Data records
* * * * * * *

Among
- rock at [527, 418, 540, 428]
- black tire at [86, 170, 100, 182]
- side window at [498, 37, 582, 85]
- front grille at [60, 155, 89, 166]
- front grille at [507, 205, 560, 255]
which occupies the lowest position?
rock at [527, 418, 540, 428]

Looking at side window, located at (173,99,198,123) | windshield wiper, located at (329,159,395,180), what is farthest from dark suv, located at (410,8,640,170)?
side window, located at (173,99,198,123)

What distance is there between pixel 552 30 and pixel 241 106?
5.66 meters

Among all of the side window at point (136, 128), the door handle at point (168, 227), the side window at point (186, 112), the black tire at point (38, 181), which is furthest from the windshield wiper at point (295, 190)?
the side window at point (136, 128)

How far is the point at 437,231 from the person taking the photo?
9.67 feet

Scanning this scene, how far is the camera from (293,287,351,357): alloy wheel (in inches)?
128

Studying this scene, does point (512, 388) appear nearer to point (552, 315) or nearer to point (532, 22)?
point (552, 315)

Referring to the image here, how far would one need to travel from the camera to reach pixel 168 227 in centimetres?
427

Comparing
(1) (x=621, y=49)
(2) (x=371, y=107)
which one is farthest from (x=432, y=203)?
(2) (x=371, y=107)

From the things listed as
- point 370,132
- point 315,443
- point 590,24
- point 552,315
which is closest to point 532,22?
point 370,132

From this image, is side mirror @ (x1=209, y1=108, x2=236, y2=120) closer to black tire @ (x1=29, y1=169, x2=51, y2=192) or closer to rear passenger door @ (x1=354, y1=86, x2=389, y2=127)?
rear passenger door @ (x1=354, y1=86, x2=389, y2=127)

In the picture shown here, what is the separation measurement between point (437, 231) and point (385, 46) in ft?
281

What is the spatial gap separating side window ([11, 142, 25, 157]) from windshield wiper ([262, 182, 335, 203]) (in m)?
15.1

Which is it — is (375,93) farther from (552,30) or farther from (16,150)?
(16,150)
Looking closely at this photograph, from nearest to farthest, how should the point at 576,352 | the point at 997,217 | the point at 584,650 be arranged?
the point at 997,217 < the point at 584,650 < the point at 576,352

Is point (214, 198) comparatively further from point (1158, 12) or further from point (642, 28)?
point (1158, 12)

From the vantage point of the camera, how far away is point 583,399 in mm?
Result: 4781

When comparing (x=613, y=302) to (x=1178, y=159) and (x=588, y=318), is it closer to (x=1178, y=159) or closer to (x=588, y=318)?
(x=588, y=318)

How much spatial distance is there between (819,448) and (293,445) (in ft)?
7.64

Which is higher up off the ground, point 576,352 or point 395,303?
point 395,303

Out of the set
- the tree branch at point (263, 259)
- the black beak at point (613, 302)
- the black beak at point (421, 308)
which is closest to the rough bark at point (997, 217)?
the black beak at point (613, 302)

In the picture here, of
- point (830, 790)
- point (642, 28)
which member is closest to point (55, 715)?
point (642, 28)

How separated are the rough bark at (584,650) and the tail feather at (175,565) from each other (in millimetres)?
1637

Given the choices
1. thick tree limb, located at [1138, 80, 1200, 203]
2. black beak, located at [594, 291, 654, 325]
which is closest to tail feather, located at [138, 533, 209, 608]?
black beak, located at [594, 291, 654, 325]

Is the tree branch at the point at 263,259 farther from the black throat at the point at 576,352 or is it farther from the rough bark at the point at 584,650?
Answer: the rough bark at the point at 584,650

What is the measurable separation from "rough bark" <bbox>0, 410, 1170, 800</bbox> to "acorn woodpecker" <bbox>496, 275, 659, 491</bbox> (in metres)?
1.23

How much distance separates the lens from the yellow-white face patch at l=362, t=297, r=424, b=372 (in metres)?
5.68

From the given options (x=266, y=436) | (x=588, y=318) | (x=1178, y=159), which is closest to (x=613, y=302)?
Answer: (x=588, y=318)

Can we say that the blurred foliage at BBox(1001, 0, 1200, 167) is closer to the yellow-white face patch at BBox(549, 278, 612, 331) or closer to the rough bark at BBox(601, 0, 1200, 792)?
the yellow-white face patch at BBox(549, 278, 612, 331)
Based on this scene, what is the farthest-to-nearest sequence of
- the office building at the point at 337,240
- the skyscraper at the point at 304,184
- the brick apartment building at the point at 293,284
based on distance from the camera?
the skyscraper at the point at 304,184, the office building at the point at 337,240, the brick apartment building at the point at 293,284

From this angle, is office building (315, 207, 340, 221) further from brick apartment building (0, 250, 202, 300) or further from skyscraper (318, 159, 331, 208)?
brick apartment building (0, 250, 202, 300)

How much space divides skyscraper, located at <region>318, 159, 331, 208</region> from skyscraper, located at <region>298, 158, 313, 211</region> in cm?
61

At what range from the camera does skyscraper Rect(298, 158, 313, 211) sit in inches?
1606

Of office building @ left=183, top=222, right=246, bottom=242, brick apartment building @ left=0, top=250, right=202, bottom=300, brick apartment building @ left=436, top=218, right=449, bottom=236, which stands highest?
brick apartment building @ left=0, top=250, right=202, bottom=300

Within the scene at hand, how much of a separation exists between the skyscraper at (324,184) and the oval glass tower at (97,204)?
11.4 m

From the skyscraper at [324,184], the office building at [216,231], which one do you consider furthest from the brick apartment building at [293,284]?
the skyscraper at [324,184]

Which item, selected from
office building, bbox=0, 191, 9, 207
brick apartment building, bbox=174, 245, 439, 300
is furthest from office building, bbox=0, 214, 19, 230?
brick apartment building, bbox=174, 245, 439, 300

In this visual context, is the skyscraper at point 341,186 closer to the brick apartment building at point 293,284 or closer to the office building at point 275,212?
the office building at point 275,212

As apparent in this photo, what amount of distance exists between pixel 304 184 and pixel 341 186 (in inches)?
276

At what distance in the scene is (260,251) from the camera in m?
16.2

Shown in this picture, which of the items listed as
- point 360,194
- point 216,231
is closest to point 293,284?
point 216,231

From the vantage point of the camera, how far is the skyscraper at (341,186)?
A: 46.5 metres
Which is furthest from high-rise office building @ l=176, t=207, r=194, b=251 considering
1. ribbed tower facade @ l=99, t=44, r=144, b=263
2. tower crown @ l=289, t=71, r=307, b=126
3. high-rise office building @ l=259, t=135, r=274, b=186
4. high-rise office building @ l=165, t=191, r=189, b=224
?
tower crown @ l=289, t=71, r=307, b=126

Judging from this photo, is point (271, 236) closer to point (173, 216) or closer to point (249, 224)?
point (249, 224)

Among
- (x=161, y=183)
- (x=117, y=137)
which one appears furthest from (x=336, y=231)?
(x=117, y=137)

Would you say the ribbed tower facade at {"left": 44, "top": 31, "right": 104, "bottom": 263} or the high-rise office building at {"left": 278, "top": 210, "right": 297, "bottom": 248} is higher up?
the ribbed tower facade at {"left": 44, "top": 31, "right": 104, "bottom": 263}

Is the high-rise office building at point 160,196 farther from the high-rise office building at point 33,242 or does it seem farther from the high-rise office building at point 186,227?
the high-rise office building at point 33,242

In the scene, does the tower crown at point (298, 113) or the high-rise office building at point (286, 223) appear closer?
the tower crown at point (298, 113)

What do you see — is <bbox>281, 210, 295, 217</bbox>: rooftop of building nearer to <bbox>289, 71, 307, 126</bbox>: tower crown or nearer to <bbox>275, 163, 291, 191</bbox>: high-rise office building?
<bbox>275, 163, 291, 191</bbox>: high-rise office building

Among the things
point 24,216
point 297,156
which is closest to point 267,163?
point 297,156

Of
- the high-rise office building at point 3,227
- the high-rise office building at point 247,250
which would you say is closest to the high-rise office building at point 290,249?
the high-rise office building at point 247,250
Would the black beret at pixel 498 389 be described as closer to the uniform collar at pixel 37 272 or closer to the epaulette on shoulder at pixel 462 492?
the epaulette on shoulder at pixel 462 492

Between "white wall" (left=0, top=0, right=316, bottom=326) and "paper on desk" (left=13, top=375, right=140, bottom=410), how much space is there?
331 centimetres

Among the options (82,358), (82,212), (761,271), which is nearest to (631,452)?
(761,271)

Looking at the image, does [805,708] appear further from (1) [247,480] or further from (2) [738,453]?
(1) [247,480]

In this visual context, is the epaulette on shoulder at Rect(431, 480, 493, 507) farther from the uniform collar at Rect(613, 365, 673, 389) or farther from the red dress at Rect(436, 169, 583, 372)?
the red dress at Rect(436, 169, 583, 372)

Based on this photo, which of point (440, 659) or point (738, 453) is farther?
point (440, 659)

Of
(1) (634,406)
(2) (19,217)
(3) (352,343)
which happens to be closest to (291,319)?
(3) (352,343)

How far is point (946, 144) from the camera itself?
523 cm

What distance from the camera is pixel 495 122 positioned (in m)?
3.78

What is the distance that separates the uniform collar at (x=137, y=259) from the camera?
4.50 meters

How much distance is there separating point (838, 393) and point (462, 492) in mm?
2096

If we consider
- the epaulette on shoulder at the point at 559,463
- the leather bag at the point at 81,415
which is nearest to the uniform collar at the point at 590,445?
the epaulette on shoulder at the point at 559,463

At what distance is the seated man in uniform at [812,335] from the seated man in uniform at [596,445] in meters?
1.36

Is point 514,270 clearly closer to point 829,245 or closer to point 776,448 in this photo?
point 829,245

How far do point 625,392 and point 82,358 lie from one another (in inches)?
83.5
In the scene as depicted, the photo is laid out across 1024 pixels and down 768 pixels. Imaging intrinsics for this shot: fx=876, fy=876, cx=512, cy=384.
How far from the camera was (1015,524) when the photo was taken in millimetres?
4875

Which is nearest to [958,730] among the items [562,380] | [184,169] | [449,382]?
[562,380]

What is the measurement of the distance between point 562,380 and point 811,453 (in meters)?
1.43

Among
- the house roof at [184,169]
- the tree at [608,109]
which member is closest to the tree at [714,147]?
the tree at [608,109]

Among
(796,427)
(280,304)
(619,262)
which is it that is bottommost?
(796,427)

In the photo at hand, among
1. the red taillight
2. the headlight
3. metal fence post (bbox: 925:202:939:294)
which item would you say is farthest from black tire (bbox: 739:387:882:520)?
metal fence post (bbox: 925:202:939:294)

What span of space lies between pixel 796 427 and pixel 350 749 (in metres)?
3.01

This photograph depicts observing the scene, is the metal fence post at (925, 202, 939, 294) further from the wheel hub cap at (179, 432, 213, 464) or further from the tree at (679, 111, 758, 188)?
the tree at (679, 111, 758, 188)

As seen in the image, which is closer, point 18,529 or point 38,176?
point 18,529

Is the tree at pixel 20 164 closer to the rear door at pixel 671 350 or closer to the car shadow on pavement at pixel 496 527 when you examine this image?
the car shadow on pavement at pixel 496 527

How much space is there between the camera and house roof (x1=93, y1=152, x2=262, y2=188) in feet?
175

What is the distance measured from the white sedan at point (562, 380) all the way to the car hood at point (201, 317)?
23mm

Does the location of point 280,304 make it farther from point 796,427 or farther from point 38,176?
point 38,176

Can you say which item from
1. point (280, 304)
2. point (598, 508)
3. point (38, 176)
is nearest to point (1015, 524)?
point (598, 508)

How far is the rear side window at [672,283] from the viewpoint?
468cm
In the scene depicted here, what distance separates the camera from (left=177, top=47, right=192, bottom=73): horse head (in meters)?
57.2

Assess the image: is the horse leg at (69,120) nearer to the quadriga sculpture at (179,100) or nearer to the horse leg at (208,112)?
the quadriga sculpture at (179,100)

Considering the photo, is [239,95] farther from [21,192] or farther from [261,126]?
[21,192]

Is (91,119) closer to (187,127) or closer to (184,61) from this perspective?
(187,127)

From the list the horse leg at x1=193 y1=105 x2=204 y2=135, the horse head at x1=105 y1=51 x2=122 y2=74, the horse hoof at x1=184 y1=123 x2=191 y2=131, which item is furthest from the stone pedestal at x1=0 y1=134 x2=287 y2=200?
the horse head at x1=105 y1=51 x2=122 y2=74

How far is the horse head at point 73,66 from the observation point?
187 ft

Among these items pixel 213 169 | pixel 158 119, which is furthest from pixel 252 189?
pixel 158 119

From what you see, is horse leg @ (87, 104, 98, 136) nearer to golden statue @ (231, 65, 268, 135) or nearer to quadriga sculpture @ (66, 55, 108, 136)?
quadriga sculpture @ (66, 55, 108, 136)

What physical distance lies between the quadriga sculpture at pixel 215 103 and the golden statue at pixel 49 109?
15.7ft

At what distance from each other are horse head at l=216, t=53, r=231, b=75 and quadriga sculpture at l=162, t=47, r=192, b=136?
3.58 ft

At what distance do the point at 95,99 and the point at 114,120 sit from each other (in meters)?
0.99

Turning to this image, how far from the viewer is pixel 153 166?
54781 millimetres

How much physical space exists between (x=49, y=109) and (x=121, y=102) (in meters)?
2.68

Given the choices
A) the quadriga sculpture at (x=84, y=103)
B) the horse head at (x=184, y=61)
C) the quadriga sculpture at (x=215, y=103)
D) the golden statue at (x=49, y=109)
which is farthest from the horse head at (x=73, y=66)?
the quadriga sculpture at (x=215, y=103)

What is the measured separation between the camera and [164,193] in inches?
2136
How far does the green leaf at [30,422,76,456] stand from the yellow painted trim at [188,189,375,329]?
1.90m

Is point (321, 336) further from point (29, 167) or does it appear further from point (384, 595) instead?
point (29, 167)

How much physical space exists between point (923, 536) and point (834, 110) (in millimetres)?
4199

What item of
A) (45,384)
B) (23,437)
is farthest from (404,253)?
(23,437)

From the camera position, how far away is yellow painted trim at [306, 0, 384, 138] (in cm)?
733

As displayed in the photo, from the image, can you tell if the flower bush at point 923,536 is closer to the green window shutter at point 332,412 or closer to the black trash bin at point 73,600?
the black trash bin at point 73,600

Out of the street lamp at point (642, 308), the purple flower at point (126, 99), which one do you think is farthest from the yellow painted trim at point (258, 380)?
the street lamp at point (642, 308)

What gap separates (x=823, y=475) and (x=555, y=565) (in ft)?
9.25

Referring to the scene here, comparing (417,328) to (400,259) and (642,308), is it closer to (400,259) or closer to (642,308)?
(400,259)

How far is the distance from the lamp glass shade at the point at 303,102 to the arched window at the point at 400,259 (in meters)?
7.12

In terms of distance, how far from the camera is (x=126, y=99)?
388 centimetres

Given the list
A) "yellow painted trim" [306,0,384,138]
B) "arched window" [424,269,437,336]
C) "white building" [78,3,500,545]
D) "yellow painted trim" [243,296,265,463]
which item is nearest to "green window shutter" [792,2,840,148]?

* * * * * * *

[What is needed] With both ends included, please retype exactly the lines from the line containing "Out of the street" to the final line of the data.

[Correct answer]
Out of the street lamp at point (642, 308), the purple flower at point (126, 99), which one do you think is farthest from the yellow painted trim at point (258, 380)?
the street lamp at point (642, 308)

What gap separates (x=823, y=475) and (x=555, y=565) (in ft)?
9.25

Referring to the scene here, comparing (417,328) to (400,259) and (642,308), is it closer to (400,259) or closer to (642,308)?
(400,259)

How far is the distance from the lamp glass shade at the point at 303,102 to the arched window at the point at 400,259 (in meters)?
7.12

In terms of distance, how far from the camera is (x=126, y=99)?
388 centimetres

Given the list
A) "yellow painted trim" [306,0,384,138]
B) "arched window" [424,269,437,336]
C) "white building" [78,3,500,545]
D) "yellow painted trim" [243,296,265,463]
which item is nearest to "green window shutter" [792,2,840,148]?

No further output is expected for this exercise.